Midwest Ag Lenders Respond Bankers and farmers both need to be better informed before sustainable agriculture will be successfully financed, based on results of surveys by the Land Stewardship Project (LSP). The non-profit, grassroots organization, headquartered in St. Paul, MN, promotes sustainable farming practices as part of its goals.

Survey questionnaires were sent to 530 Minnesota and Wisconsin ag lenders in 2002.. Two out of three of the nearly 200 respondents worked for independent local banks, the rest for local branches of regional or national banks and the farm credit system. Companion surveys were sent to sustainable farmers and to agricultural educators.

“We broke out four important “take home” messages from the survey returns,” reports Caroline van Schaik, LSP program coordinator, Lewiston, MN.

• While nearly 100 percent of responding lenders think sustainable ag will grow, they revealed an obvious need to know more specifics about sustainable farming practices as well as the criteria used in decision making. Only 35 percent thought sustainable farming is equally or more profitable than conventional farming.

“It makes intuitive sense that a banker may indeed define profitability and gauge it differently than a sustainable farmer trying achieve several ‘bottom lines,’ of which making money is only one,” says van Schaik. “This is perhaps the largest hurdle to overcome when it comes to opening doors between the lending and sustainable farming communities.”

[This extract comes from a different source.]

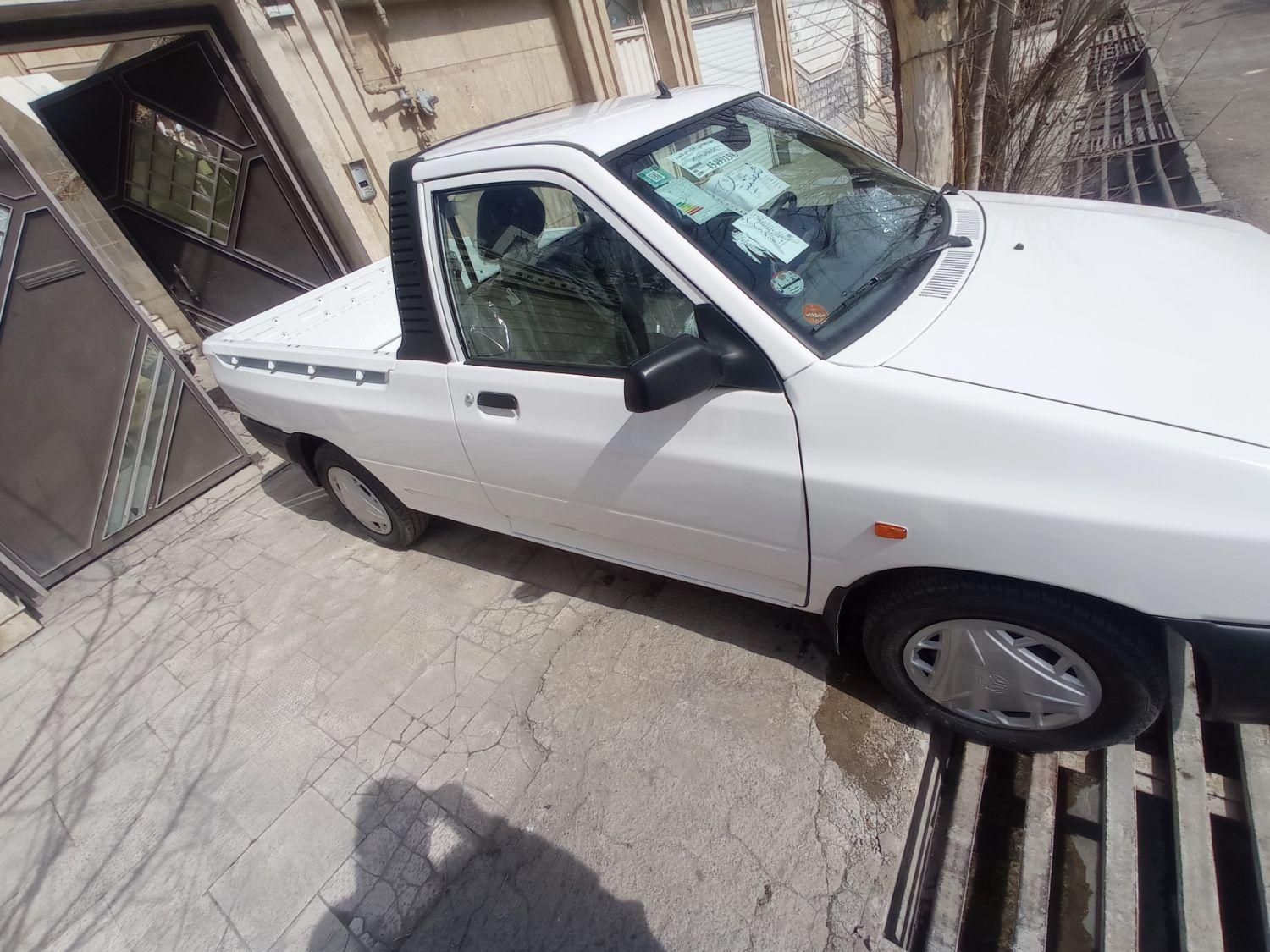 پراید 151 SE - 1403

• Farmers, in general, need to do a better job of record keeping. Most lenders said they want to see three-plus years of financial records “We looked at what lenders need and what farmers are actually doing and it was a pretty legitimate criticism by lenders that farmers coming in for loans -- conventional farmers as well as sustainable – were often lacking good records” adds van Schaik. Lender respondents listed uncertain markets, lack of business marketing plans and poor management skills as additional reasons for denying a sustainable ag loan.

• There are few benchmark data available. Most beginning sustainable farmers don’t have enough history from their own farms to make a case for a loan and it is difficult to find other sources of substantiating data. Likewise, lenders have a hard time finding benchmark data for organic or sustainable enterprises by which to gauge the integrity and credit strength of a loan applicant. “This is one of the primary areas LSP is focusing on as a result of the survey,” noted van Schaik.

• While both lenders and farmers valued the importance of relationships, only about half of each group felt they had positive relationships with the other. “While the majority of lenders said they were open to financing sustainable ag enterprises, fewer than 35 percent of responding farmers reported getting that openness from their lenders. It indicates there is certainly room for outreach and education going both ways and this is within our reach. We can all work on that,” van Schaik comments.

The LSP project revealed that three-fourths of responding lenders had not attended a sustainable ag class or field day in the past five years. It would probably be a safe bet that many never had. Would that be a wise use of your employee training budget?